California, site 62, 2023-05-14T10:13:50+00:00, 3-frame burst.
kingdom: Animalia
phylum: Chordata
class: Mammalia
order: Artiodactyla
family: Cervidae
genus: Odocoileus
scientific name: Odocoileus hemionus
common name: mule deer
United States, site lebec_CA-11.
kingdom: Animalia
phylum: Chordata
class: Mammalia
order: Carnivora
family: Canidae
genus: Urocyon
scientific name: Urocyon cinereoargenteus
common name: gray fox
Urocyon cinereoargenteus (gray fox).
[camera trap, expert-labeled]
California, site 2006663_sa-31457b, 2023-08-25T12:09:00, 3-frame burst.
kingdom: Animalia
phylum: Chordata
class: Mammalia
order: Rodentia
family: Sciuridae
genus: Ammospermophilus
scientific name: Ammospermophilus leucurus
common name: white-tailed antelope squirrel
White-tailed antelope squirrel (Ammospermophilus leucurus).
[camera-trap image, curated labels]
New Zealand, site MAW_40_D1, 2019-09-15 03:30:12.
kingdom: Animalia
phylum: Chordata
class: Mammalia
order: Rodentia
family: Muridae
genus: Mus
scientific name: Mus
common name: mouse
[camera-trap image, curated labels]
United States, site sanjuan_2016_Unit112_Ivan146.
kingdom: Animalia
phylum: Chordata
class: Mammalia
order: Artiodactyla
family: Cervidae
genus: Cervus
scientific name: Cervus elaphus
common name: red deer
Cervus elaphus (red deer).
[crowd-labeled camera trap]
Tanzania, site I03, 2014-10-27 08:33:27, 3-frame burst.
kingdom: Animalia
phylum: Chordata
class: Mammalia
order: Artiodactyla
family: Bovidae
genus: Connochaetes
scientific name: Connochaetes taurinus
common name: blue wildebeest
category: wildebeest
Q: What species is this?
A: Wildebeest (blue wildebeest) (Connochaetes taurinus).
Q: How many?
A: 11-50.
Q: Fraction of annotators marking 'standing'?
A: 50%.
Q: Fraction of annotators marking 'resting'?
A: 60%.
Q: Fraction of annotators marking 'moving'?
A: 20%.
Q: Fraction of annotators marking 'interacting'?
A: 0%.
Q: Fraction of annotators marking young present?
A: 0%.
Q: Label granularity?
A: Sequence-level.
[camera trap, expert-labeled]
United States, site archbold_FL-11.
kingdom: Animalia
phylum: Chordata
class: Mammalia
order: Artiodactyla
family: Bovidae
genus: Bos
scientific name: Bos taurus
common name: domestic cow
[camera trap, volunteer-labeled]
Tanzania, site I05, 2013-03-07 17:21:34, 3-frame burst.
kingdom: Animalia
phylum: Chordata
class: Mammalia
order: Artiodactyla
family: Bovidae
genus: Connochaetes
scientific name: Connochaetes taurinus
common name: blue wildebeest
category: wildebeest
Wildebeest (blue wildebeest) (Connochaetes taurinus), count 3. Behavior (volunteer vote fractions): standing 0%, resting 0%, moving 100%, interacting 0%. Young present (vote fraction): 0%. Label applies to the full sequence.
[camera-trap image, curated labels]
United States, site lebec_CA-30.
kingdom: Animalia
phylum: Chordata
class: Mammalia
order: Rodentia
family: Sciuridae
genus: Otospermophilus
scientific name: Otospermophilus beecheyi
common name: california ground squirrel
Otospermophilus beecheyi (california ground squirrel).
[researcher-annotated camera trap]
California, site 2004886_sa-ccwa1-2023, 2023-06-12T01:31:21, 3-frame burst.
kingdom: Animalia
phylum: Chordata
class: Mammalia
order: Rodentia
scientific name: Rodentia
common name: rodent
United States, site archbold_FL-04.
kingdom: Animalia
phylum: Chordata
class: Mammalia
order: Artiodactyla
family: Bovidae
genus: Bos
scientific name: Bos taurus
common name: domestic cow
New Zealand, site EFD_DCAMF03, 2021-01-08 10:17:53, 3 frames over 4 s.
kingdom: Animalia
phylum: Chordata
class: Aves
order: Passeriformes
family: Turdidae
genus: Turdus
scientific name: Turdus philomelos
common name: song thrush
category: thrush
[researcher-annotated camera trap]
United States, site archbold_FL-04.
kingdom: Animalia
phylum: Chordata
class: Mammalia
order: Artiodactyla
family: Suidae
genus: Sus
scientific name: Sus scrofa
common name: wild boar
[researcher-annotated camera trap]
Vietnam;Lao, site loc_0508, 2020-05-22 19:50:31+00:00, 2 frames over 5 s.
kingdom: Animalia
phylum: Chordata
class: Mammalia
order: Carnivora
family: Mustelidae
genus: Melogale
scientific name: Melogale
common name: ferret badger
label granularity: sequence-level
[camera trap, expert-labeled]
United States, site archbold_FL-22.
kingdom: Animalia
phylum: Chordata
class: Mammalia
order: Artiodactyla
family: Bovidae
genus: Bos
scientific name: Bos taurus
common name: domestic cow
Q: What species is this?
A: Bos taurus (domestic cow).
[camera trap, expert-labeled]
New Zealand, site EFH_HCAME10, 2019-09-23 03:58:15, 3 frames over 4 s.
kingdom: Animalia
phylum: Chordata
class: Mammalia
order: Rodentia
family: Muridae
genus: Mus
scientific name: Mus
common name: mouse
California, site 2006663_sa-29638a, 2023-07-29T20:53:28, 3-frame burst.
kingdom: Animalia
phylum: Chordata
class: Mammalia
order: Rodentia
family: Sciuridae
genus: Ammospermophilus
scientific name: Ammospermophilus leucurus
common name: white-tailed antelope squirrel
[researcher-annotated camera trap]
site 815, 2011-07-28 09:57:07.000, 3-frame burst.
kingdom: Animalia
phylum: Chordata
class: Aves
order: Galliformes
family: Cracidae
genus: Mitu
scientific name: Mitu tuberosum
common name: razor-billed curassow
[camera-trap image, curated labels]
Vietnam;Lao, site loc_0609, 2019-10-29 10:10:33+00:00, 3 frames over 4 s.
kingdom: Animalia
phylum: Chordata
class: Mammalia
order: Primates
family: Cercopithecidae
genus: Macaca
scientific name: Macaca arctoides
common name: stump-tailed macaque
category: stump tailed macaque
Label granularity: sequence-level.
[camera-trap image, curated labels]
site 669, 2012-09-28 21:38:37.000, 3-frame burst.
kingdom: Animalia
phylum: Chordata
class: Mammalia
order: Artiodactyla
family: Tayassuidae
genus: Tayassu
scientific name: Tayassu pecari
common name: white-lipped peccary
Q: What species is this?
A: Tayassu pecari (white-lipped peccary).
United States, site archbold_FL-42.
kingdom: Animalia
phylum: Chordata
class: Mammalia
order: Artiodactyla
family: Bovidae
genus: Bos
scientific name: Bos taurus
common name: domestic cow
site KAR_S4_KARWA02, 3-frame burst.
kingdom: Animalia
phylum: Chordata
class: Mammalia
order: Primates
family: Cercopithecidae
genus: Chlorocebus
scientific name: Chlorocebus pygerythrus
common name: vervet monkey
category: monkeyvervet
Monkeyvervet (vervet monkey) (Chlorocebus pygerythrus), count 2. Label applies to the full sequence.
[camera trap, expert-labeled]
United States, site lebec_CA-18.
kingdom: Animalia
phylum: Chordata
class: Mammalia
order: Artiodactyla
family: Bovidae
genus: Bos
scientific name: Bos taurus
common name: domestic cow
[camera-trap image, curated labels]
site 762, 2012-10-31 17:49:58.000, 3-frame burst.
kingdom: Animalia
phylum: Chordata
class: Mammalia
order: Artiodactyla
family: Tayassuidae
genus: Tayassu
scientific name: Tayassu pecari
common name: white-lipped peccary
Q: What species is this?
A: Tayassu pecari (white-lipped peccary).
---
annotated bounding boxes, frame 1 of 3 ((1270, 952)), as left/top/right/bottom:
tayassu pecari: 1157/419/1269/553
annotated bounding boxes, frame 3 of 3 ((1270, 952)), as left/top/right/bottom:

------

• **What you should do**: Lines that contain "burst" are to be copied from the records above.

• **Result of the task**:
California, site 62, 2023-05-14T10:13:50+00:00, 3-frame burst.
California, site 2006663_sa-31457b, 2023-08-25T12:09:00, 3-frame burst.
Tanzania, site I03, 2014-10-27 08:33:27, 3-frame burst.
Tanzania, site I05, 2013-03-07 17:21:34, 3-frame burst.
California, site 2004886_sa-ccwa1-2023, 2023-06-12T01:31:21, 3-frame burst.
California, site 2006663_sa-29638a, 2023-07-29T20:53:28, 3-frame burst.
site 815, 2011-07-28 09:57:07.000, 3-frame burst.
site 669, 2012-09-28 21:38:37.000, 3-frame burst.
site KAR_S4_KARWA02, 3-frame burst.
site 762, 2012-10-31 17:49:58.000, 3-frame burst.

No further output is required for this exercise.